Short Bio: Gilles Barthe received a Ph.D. in Mathematics from the University of Manchester, UK, in 1993, and an Habilitation à diriger les recherches in Computer Science from the University of Nice, France, in 2004. He joined the IMDEA Software Institute in April 2008. He has been coordinator/principal investigator of many national and European projects, and served as the scientific coordinator of the FP6 FET integrated project "MOBIUS" for enabling proof-carrying code for Java on mobile devices (2005-2009). He has served as PC (co-)chair of conferences such as VMCAI'10, ESOP'11, and FAST'11. He is a member of the editorial board of the Journal of Automated Reasoning. His research interests include formal methods, programming languages and program verification, software and system security, and cryptography, and foundations of mathematics and computer science. Since 2006, he is working on the development of formal verification tools for cryptographic proofs.

Prof. Christian Cachin

IBM Research - Zurich

Integrity of Storage and Computations in the Cloud

Wednesday, September 12, 2012 -- 9.15 – 10.15

Abstract: A group of mutually trusting clients uses a remote provider to store data or to perform an arbitrary computation service on their behalf. The provider may be subject to attacks and the clients do not fully trust the provider. The clients do not communicate with each other during day-to-day operations, but they would like to verify the integrity of the stored data, the correctness of the remote computation process, and the consistency of the provider's responses.
We present protocols that guarantee atomic operations to all clients when the provider is correct and so-called fork-linearizable semantics when the provider is faulty. Fork-linearizability makes it much easier for the clients to detect violations of integrity and consistency by the provider; specifically, it means that all clients which observe each other's operations are consistent, in the sense that their own operations, plus those operations whose effects they see, have occurred atomically in one sequence. Otherwise, a faulty provider could answer with arbitrary values from past operations and return diverging results to different clients. We describe a protocol for securing an outsourced storage service in this way and show how to extend it to protect arbitrary remote computations.
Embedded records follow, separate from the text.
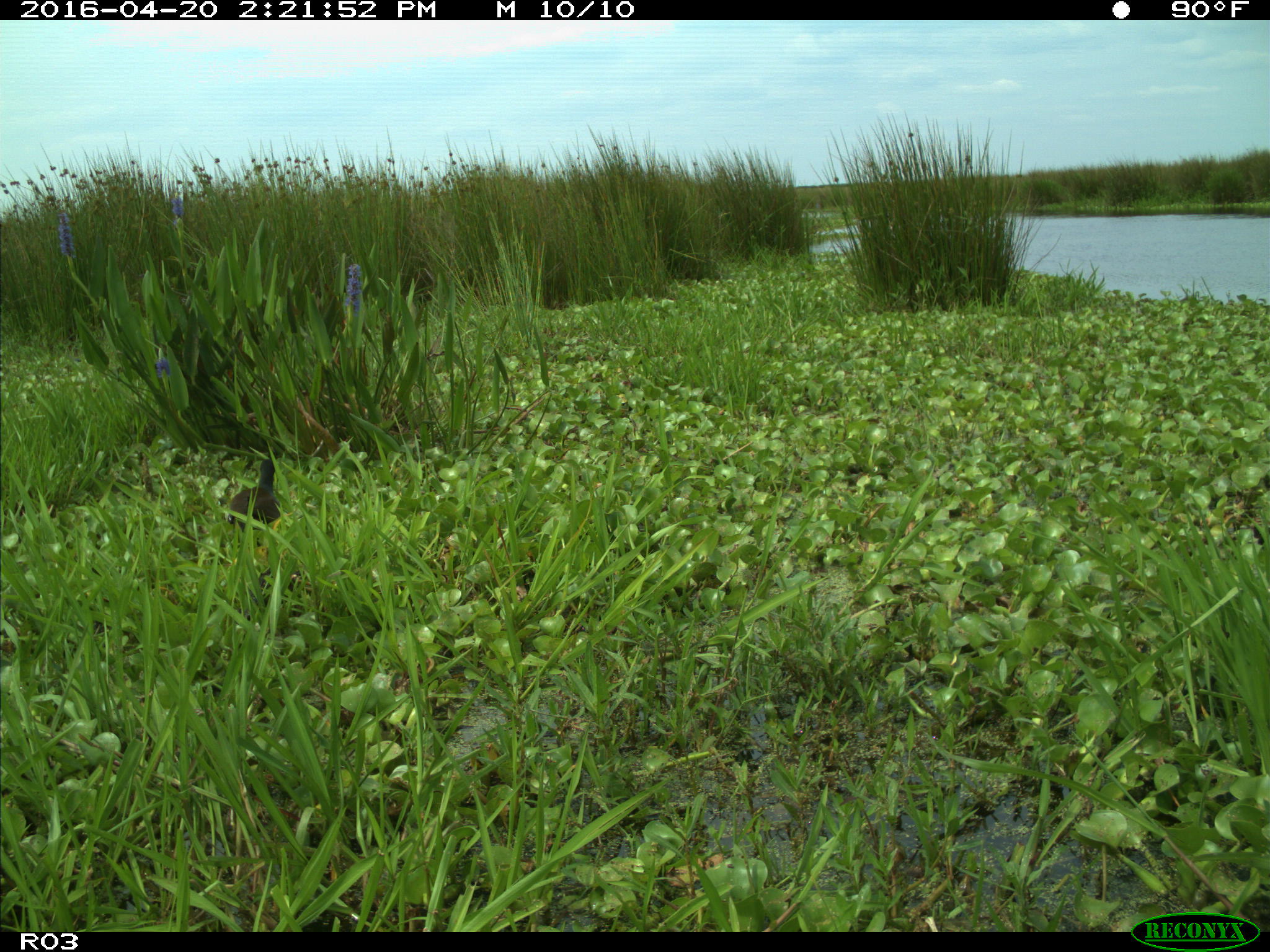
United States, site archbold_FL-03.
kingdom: Animalia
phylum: Chordata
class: Aves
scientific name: Aves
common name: birds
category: unidentified bird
Unidentified bird (birds) (Aves).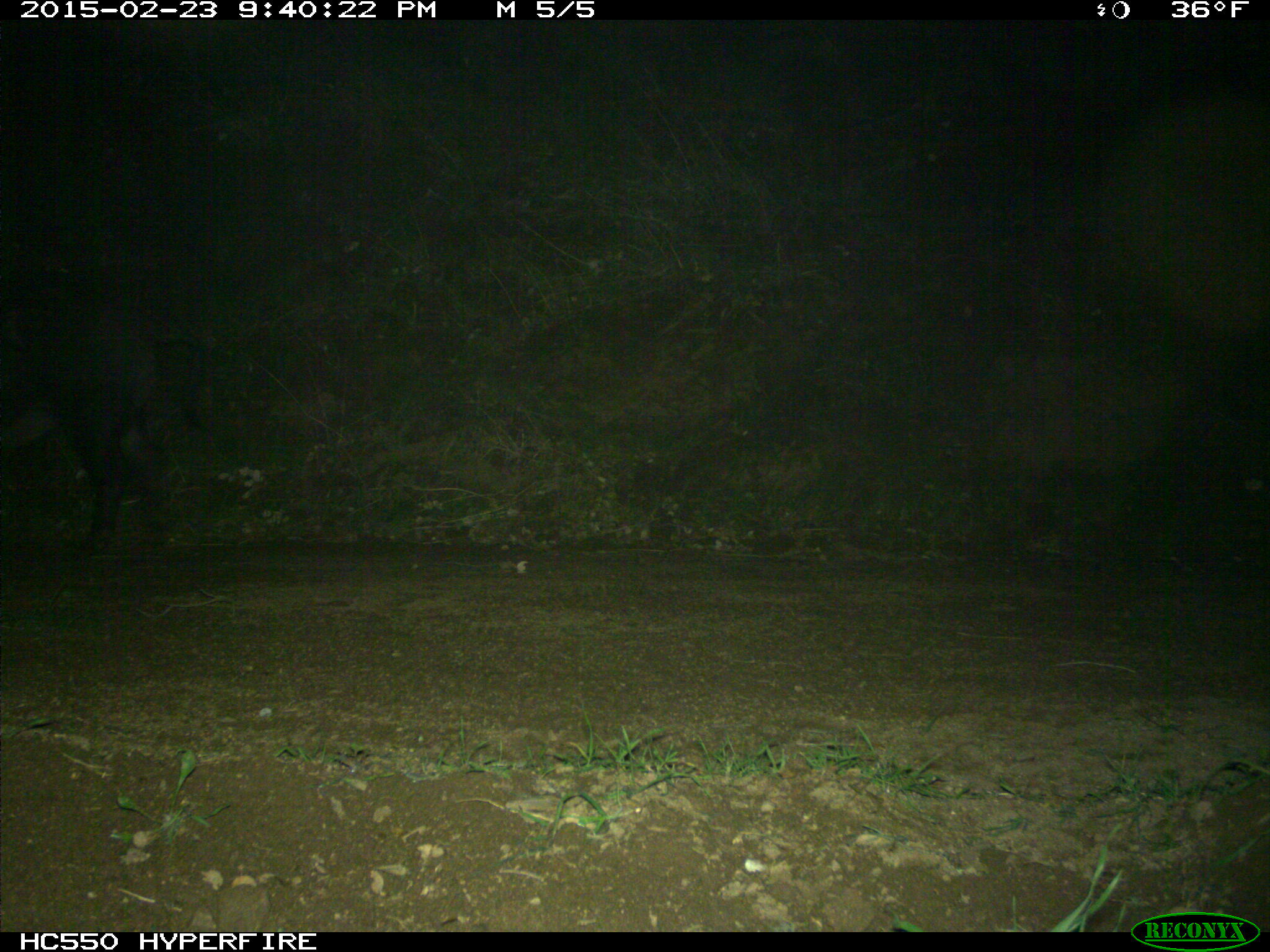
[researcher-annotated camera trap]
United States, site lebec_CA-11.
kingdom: Animalia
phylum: Chordata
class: Mammalia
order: Artiodactyla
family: Suidae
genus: Sus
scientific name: Sus scrofa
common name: wild boar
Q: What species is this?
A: Sus scrofa (wild boar).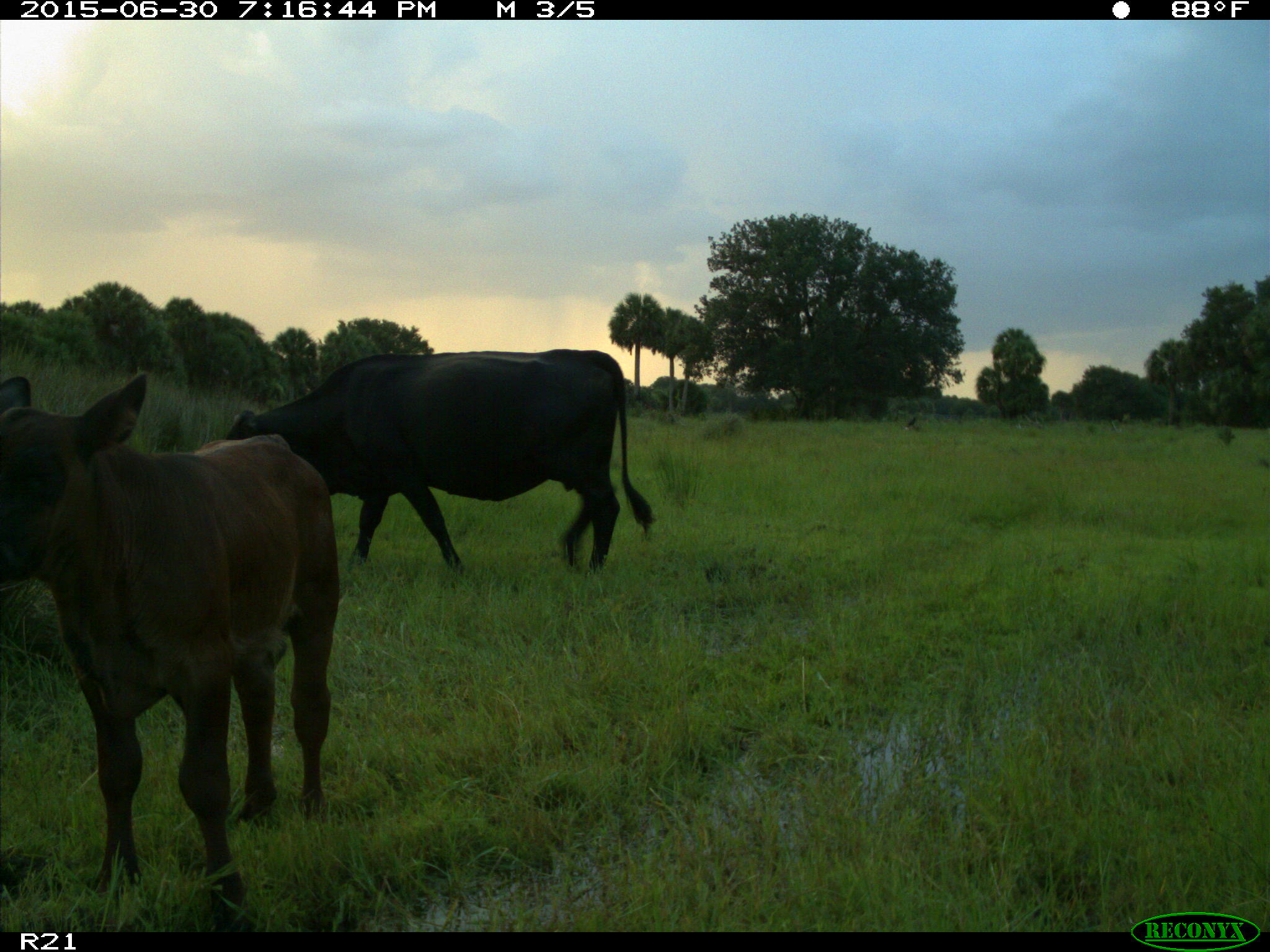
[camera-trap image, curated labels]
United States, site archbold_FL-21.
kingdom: Animalia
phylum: Chordata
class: Mammalia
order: Artiodactyla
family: Bovidae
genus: Bos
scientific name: Bos taurus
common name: domestic cow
Bos taurus (domestic cow).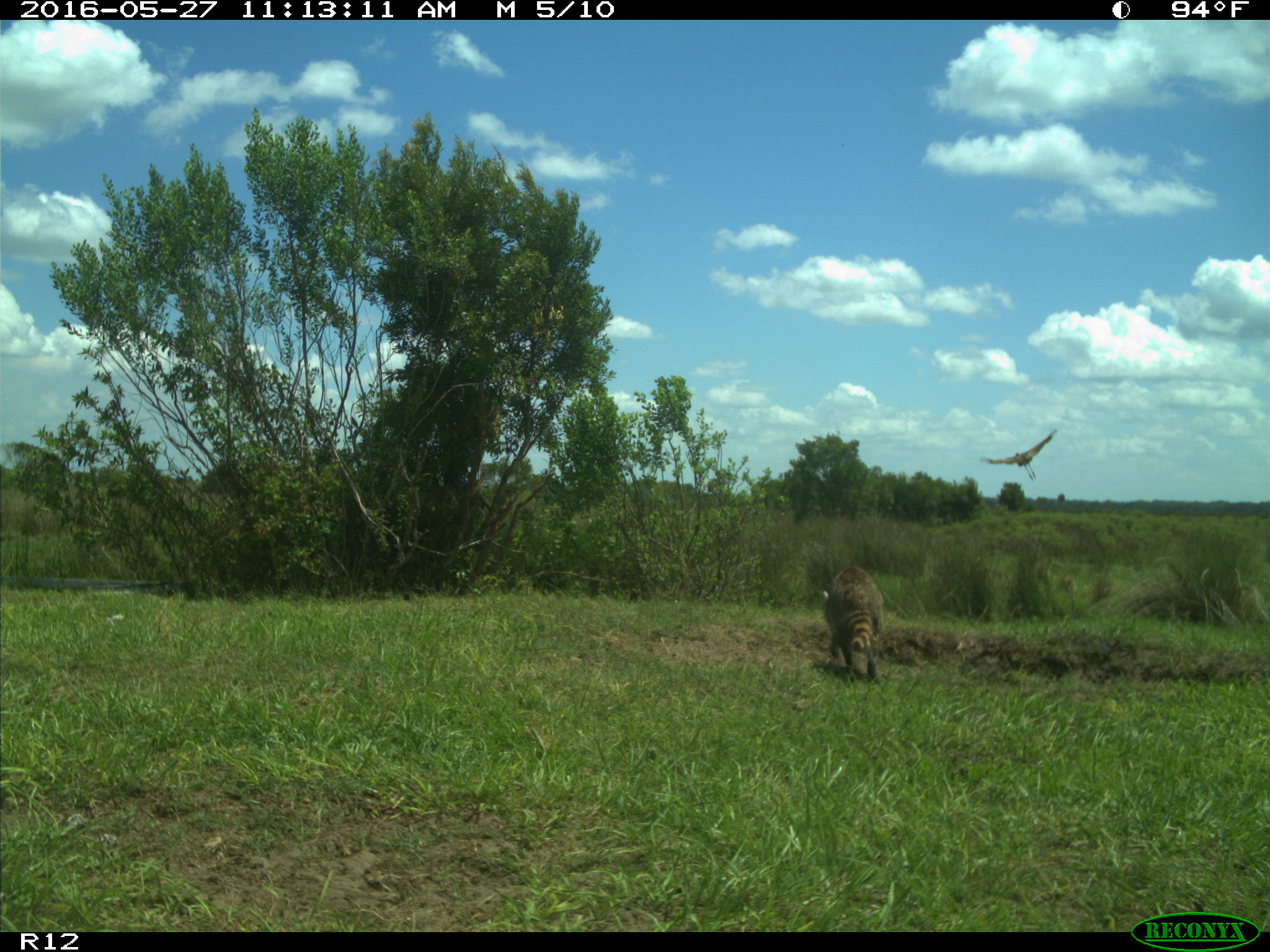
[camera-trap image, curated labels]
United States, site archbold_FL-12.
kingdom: Animalia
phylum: Chordata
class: Mammalia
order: Carnivora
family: Procyonidae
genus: Procyon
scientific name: Procyon lotor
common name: common raccoon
Procyon lotor (common raccoon).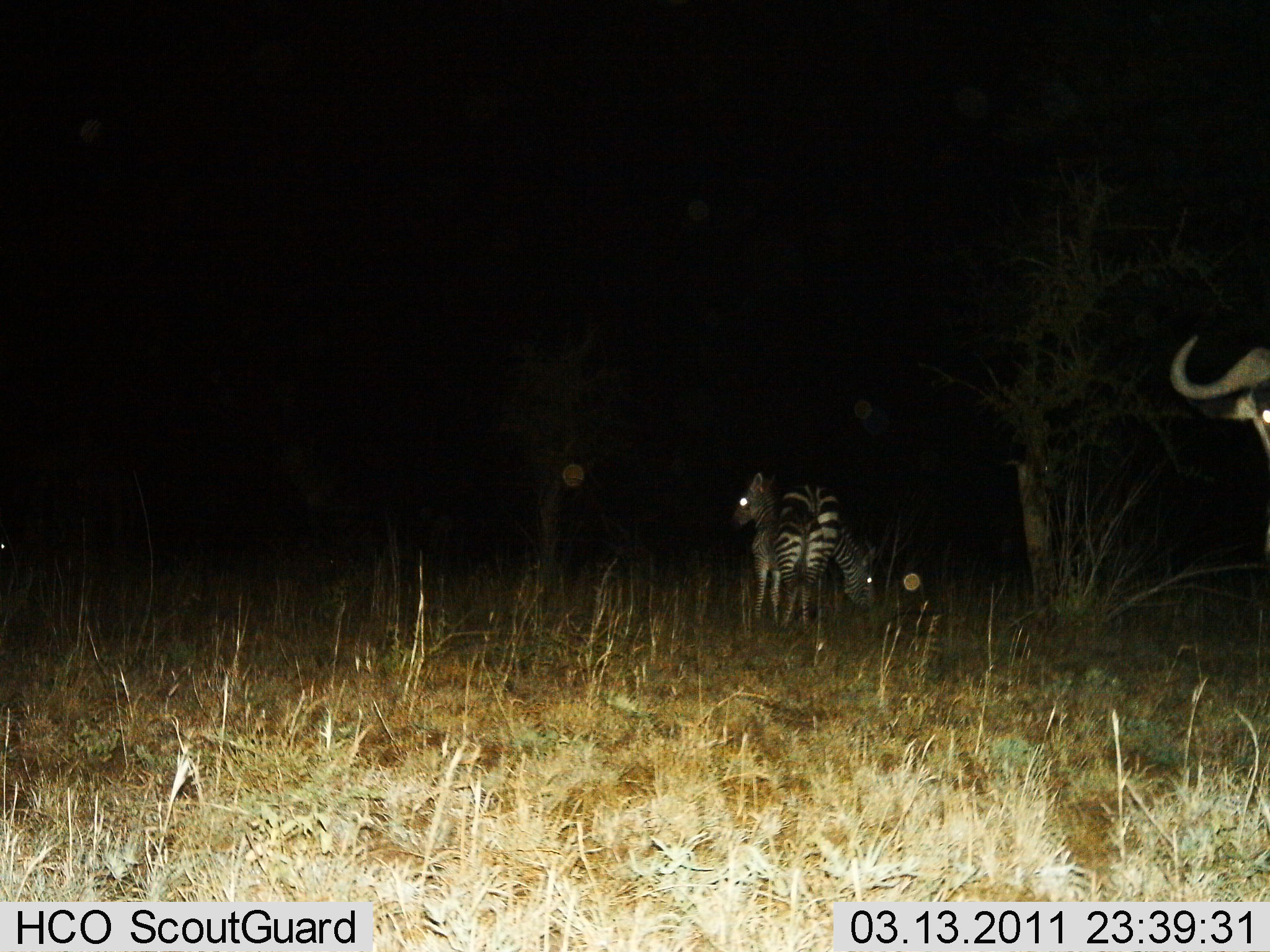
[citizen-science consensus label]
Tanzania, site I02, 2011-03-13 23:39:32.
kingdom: Animalia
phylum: Chordata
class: Mammalia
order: Artiodactyla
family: Bovidae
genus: Connochaetes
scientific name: Connochaetes taurinus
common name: blue wildebeest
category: wildebeest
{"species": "wildebeest (blue wildebeest) (Connochaetes taurinus)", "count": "1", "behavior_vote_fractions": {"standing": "94%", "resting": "0%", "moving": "0%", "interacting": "0%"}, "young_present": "0%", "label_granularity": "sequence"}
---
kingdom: Animalia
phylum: Chordata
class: Mammalia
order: Perissodactyla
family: Equidae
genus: Equus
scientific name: Equus quagga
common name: plains zebra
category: zebra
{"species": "zebra (plains zebra) (Equus quagga)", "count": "2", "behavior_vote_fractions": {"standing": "81%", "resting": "0%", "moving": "0%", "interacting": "0%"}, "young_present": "10%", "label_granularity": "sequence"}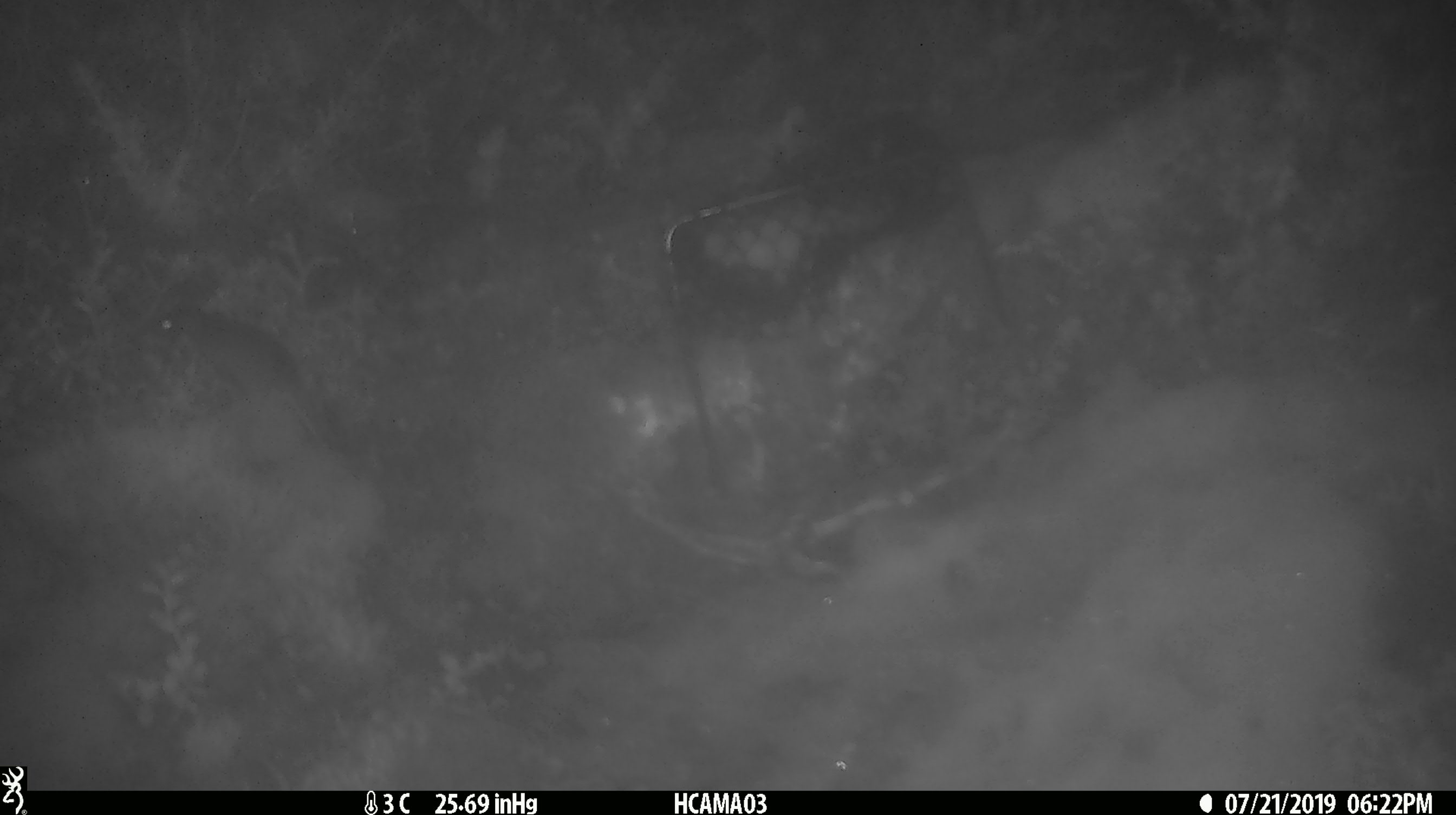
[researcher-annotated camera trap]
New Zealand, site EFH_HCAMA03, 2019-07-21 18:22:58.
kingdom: Animalia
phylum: Chordata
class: Mammalia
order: Rodentia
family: Muridae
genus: Mus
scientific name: Mus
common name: mouse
Short Bio: Christian Cachin is a researcher in cryptography and security at IBM Research - Zurich.  He graduated with a Ph.D. in Computer Science from ETH Zurich and has held visiting positions at MIT and at EPFL. Presently he serves as the Vice President of the International Association for Cryptologic Research (IACR) and is an author of the book "Introduction to Reliable and Secure Distributed Programming." His current research interests are the security of storage systems, secure protocols for distributed systems, and cryptography. He contributed to the OASIS Key Management Interoperability Protocol (KMIP) standard and is currently concerned with security in cloud computing.